CVE-2021-3882: 
Linux Ubuntu vulnerability analysis and mitigation

LedgerSMB, a web-based double-entry accounting system, was found to have a security vulnerability (CVE-2021-3882) where it fails to set the 'Secure' attribute on the session authorization cookie when the client uses HTTPS and the LedgerSMB server is behind a reverse proxy. This vulnerability was discovered and disclosed in October 2021, affecting LedgerSMB versions 1.8.0 through 1.8.21 (LedgerSMB Advisory).

The vulnerability stems from LedgerSMB 1.8's switch from Basic authentication to cookie authentication with encrypted cookies. While the cookie content itself is encrypted, the absence of the 'Secure' attribute in HTTPS sessions makes it vulnerable to capture. The issue received a CVSS v3.1 Base Score of 6.8 (Medium) with vector CVSS:3.1/AV:N/AC:H/PR:N/UI:R/S:U/C:H/I:H/A:N from NVD, and a score of 5.9 (Medium) with vector CVSS:3.0/AV:N/AC:H/PR:N/UI:R/S:U/C:H/I:L/A:N from huntr.dev. The vulnerability is classified under CWE-614 (Sensitive Cookie in HTTPS Session Without 'Secure' Attribute) (NVD).

If exploited, an attacker could obtain the authentication cookie and access the application as the compromised user. Although the attacker cannot access the information inside the cookie or the user's password, possession of the cookie alone is sufficient for application access. The impact is somewhat limited by proper audit control and separation of duties (LedgerSMB Advisory).

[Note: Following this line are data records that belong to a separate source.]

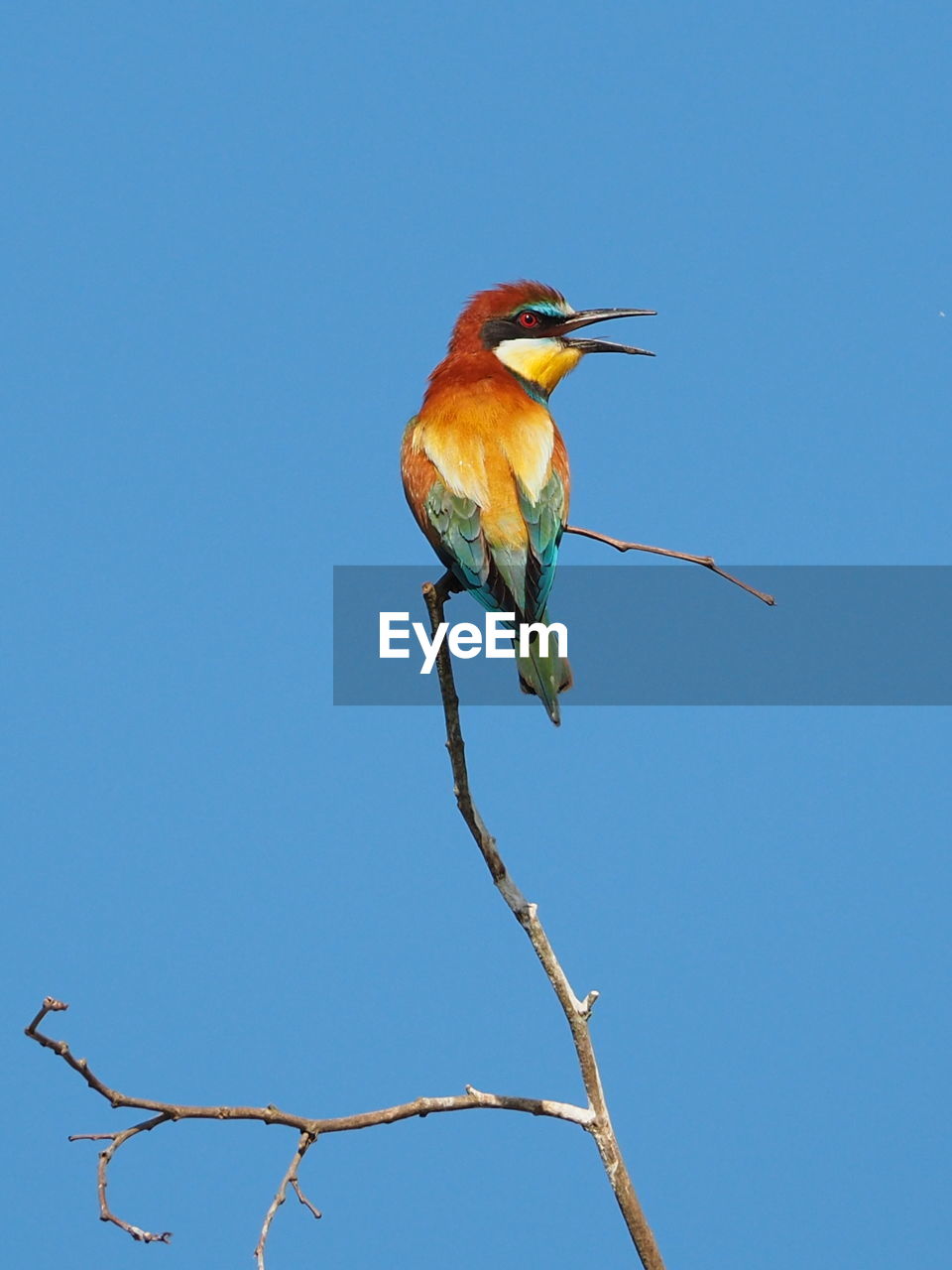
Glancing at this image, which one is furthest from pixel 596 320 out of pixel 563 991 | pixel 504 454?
pixel 563 991

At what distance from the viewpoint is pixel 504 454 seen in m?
2.95

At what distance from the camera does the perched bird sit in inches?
110

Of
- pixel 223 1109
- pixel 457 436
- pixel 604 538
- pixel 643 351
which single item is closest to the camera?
pixel 223 1109

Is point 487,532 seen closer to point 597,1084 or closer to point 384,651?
point 384,651

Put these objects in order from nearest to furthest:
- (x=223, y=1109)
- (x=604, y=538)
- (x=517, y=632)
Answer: (x=223, y=1109)
(x=604, y=538)
(x=517, y=632)

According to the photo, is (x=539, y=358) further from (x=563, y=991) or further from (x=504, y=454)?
(x=563, y=991)

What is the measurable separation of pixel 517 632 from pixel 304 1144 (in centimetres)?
100

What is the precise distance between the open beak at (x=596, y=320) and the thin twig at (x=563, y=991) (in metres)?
1.26

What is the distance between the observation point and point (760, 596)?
2.30 metres

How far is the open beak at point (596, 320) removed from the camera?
3.38 m

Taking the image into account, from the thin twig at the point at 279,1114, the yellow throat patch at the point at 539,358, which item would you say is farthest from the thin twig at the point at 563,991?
the yellow throat patch at the point at 539,358

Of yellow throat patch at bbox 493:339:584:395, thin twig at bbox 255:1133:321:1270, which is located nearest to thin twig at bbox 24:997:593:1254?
thin twig at bbox 255:1133:321:1270

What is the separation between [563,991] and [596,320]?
1661 mm

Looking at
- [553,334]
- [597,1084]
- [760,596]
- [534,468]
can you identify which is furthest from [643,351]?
[597,1084]
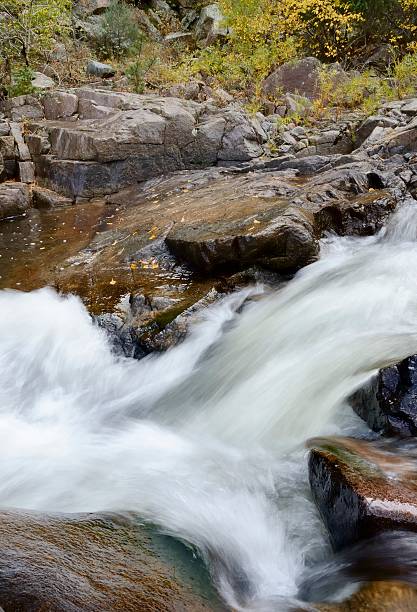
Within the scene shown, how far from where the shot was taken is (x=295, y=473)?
3188 mm

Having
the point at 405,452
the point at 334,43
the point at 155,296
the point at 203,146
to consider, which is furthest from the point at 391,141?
the point at 334,43

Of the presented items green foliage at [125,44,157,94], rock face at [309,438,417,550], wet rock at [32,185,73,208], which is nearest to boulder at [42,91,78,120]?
green foliage at [125,44,157,94]

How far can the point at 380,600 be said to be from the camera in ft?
6.21

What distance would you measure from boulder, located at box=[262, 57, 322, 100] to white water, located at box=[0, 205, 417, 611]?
28.9 feet

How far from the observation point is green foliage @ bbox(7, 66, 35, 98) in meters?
12.1

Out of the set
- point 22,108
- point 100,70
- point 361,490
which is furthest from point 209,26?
point 361,490

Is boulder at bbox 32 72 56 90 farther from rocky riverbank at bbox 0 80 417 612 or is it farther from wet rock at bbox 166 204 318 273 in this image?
wet rock at bbox 166 204 318 273

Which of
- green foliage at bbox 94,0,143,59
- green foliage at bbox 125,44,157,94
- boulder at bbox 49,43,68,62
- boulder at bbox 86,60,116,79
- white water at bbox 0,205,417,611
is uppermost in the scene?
green foliage at bbox 94,0,143,59

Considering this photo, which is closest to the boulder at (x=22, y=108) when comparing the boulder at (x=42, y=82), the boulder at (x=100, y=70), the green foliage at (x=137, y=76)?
the boulder at (x=42, y=82)

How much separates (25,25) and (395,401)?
14.0 meters

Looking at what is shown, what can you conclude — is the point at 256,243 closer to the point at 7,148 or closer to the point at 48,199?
the point at 48,199

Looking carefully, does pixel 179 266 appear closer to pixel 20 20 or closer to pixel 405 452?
pixel 405 452

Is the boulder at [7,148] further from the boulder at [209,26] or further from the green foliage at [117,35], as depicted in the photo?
the boulder at [209,26]

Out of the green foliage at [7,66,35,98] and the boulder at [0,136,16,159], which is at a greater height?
the green foliage at [7,66,35,98]
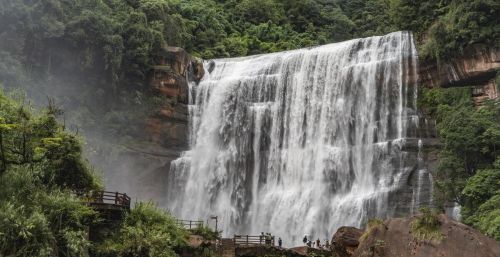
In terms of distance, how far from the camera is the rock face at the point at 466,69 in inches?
1411

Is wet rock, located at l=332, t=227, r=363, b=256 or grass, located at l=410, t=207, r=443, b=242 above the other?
grass, located at l=410, t=207, r=443, b=242

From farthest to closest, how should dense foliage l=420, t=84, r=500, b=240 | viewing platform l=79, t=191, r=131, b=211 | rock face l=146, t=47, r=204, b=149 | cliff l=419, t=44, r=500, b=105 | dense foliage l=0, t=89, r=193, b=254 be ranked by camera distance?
rock face l=146, t=47, r=204, b=149, cliff l=419, t=44, r=500, b=105, dense foliage l=420, t=84, r=500, b=240, viewing platform l=79, t=191, r=131, b=211, dense foliage l=0, t=89, r=193, b=254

Users of LedgerSMB 1.8 are advised to upgrade to version 1.8.22 or later. Users of LedgerSMB 1.7 or 1.9 are unaffected. As a workaround, administrators can configure Apache using the 'Header always edit' command in modheaders module or Nginx using the 'proxycookie_flags' command to add the Secure attribute at the network boundary (LedgerSMB Advisory).